Un sommet sous le signe de la maturité

Du 15 au 17 avril 2025, près de 1 000 délégués et quelque 450 organisations ont participé au deuxième Sommet canadien de l’économie circulaire. C’est, à ce jour, le plus important événement sur le sujet au pays. À titre comparatif, le premier Sommet, qui s’est tenu à Toronto en 2023, avait attiré environ 440 délégués, moins que le Québec à lui seul, avec ses Assises de l’économie circulaire.

Mais au-delà des chiffres, le Sommet de cette année révèle un degré de maturité plus élevé à l’égard de l’économie circulaire. La diversité des conférences et des panels présentés témoigne d’une meilleure compréhension de ce qu’est l’économie circulaire, plus vaste que l’association « économie circulaire = recyclage », qui était encore bien présente en 2023.

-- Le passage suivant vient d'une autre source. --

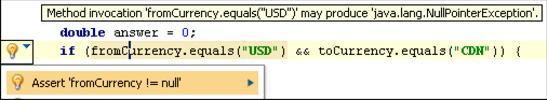 IntelliJ IDEA代码可能存在的错误
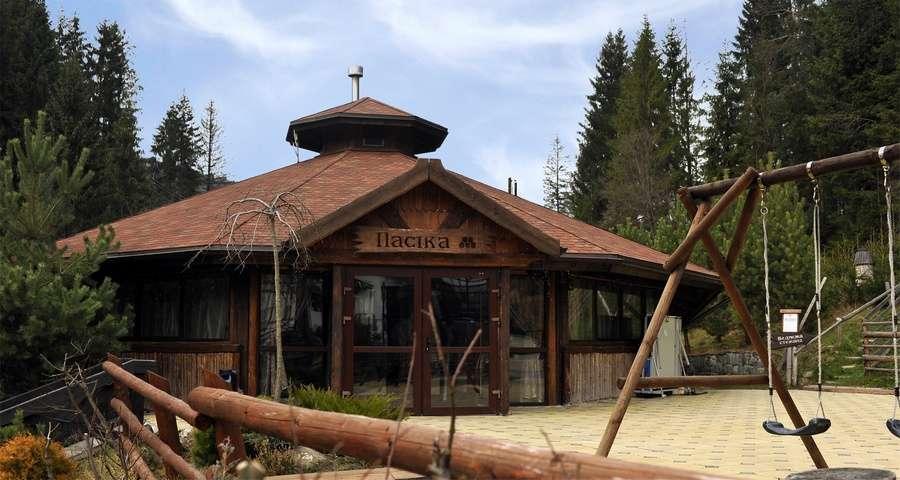 Facade of Pasika Bar and Grill, Carpathians: Slavs'ke-Volosyanka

Autre signal encourageant : une mobilisation accrue à l’égard de la mise en œuvre concrète des stratégies à la base de l’économie circulaire. J’ai en effet pu constater un désir évident des participants d’accroître la collaboration entre les gouvernements et les organisations des différentes provinces.

Cela dit, malgré cette ouverture, l’essentiel des efforts réalisés en matière d’économie circulaire à l’échelle canadienne demeure concentré dans trois provinces : l’Ontario, la Colombie-Britannique et, surtout, le Québec, qui remporte encore la palme quant au nombre d’initiatives privées, publiques et scolaires.

Le Québec : locomotive de la circularité  

Nos confrères et consœurs des autres provinces se demandent encore comment le Québec a fait pour établir son leadership en matière de circularité et le conserver sur la scène canadienne. Pour diffuser l’expertise québécoise et susciter la collaboration interprovinciale, une publication a été rédigée (dans la langue de Shakespeare) à ce sujet en 20211. Une mise à jour couvrant la période 2021-2025 est en préparation et paraîtra à l’automne 2025. En attendant, un sommaire 2 est déjà disponible.

Toujours à l’échelle québécoise, des jalons importants ont été annoncés durant le Sommet.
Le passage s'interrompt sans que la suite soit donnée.